= EJERCICIO PLANTEADO A =
Transcribe, por favor, todo lo que va desde "Los dos denarios" hasta "lo esperemos constantemente." en el texto sobre la parábola del samaritano.

Los dos denarios que el samaritano le dio al mesonero nos hacen pensar que este acontecimiento no se hará esperar mucho tiempo. El denario era el salario cotidiano de un obrero. Ante Dios un día es como mil años, y mil años como un día. De modo que para Dios es como si todavía no hubieran transcurrido dos días desde que el Señor subió al cielo. La Palabra de Dios siempre deja suponer que el tiempo que nos separa de la venida del Señor es muy corto, para que lo esperemos constantemente.

En resumen, Jesús expuso por medio de esta parábola el estado del hombre delante de Dios, y la gracia que había venido en su ayuda, en su Persona, el Hombre divino y despreciado. Luego preguntó al intérprete de la ley cuál de esos tres personajes era “el prójimo” de aquel que había caído en manos de ladrones. Él contestó: “El que usó de misericordia con él. Entonces Jesús le dijo: Vé, y haz tú lo mismo” (v. 37). Hacer lo mismo es usar de misericordia para con el miserable, sea quien fuere. Pero para el intérprete de la ley eso no era posible si antes no reconocía su estado lamentable y recibía a Jesús, quien lo amaba, dejándolo que se acercara, en lugar de despreciarlo como lo hacían los jefes del pueblo, y como aun hoy lo hace el mundo.

Hacer algo meritorio es el principio legal, mientras que dejarse amar por el Salvador despreciado, para poder amar a su vez, es el principio de la gracia. El pecador tiene mucha dificultad en aceptar que, ante Dios, él es como ese hombre despojado de todo y dejado medio muerto por el diablo, en el camino de la maldición. Su orgullo y sus pretensiones rechazan la gracia que le es presentada por Jesús, el Hombre humilde y manso, sin apariencia, aunque es Señor de todo. Pero los sencillos, los niños, aceptan lo que Dios dice como la verdad, y poseen todo lo que la gracia les ha traído. “Bienaventurados los pobres en espíritu” (Mateo 5:3). Han escogido la buena parte que no les será quitada.

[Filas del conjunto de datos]
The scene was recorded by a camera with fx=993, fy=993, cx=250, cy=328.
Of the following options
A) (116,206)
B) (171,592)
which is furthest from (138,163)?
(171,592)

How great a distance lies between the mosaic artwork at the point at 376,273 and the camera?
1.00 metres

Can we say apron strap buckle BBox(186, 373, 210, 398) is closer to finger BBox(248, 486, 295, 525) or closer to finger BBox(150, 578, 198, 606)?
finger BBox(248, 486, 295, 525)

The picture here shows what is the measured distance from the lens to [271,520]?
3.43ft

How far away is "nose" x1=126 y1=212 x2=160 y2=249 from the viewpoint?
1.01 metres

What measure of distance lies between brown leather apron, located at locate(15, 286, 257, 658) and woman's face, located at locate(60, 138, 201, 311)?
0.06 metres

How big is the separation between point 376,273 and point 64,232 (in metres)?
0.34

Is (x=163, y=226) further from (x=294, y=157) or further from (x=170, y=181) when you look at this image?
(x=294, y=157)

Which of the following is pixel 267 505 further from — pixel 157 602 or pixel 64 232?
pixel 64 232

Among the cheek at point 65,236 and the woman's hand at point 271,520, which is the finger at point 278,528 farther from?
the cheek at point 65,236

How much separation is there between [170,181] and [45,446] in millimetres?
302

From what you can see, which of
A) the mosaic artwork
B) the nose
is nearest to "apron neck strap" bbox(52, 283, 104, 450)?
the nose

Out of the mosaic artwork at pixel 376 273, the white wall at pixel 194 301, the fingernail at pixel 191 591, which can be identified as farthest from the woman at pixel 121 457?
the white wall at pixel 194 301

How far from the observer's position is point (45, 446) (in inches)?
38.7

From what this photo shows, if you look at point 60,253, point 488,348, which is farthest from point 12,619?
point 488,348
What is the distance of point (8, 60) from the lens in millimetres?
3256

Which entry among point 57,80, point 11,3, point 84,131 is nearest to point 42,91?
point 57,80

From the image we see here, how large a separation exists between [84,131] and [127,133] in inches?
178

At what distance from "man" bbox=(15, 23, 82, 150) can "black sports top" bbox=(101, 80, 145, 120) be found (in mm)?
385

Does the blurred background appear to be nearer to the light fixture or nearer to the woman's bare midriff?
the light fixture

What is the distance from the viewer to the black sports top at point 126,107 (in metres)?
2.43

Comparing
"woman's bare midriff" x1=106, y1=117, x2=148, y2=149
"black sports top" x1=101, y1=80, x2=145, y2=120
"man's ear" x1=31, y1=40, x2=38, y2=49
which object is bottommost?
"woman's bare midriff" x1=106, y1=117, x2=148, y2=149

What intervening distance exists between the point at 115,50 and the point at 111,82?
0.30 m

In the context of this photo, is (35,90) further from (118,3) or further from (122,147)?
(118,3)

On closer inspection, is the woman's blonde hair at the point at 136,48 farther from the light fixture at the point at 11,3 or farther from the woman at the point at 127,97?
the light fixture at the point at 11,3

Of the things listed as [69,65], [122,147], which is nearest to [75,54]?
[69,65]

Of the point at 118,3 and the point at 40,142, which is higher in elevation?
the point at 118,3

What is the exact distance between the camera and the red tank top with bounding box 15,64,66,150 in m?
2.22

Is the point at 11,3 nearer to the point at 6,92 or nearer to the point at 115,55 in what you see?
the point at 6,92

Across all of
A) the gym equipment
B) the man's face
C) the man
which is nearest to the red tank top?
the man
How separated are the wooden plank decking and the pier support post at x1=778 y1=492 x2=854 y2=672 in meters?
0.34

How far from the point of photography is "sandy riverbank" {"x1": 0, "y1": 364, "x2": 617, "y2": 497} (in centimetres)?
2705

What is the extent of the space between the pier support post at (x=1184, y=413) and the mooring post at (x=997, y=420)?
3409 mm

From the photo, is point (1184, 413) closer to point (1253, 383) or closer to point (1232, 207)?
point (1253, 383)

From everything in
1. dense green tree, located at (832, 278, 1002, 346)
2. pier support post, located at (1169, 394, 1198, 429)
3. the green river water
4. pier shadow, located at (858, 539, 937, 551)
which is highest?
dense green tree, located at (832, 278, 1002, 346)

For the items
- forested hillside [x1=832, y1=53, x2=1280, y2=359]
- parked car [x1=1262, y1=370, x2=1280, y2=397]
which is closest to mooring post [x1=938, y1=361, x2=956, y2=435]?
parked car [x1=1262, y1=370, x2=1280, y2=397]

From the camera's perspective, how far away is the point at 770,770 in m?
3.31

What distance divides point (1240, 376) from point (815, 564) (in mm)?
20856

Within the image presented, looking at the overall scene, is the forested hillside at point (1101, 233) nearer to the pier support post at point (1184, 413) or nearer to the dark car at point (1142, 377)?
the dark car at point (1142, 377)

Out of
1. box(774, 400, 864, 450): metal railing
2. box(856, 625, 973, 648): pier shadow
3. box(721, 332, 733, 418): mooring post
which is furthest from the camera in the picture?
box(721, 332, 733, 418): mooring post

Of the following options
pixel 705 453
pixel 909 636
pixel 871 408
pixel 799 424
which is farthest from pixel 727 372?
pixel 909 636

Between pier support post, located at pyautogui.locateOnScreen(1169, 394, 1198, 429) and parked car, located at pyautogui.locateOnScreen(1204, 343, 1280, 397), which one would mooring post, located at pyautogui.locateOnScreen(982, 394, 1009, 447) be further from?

= EJERCICIO PLANTEADO B =
Reproduce al pie de la letra todas las líneas del listado, desde su comienzo hasta la línea que contiene "1.01 metres", incluida esta.

= RESULTADO CORRECTO A =
Los dos denarios que el samaritano le dio al mesonero nos hacen pensar que este acontecimiento no se hará esperar mucho tiempo. El denario era el salario cotidiano de un obrero. Ante Dios un día es como mil años, y mil años como un día. De modo que para Dios es como si todavía no hubieran transcurrido dos días desde que el Señor subió al cielo. La Palabra de Dios siempre deja suponer que el tiempo que nos separa de la venida del Señor es muy corto, para que lo esperemos constantemente.

= RESULTADO CORRECTO B =
The scene was recorded by a camera with fx=993, fy=993, cx=250, cy=328.
Of the following options
A) (116,206)
B) (171,592)
which is furthest from (138,163)?
(171,592)

How great a distance lies between the mosaic artwork at the point at 376,273 and the camera?
1.00 metres

Can we say apron strap buckle BBox(186, 373, 210, 398) is closer to finger BBox(248, 486, 295, 525) or closer to finger BBox(150, 578, 198, 606)?
finger BBox(248, 486, 295, 525)

The picture here shows what is the measured distance from the lens to [271,520]?
3.43ft

How far away is "nose" x1=126 y1=212 x2=160 y2=249 from the viewpoint?
1.01 metres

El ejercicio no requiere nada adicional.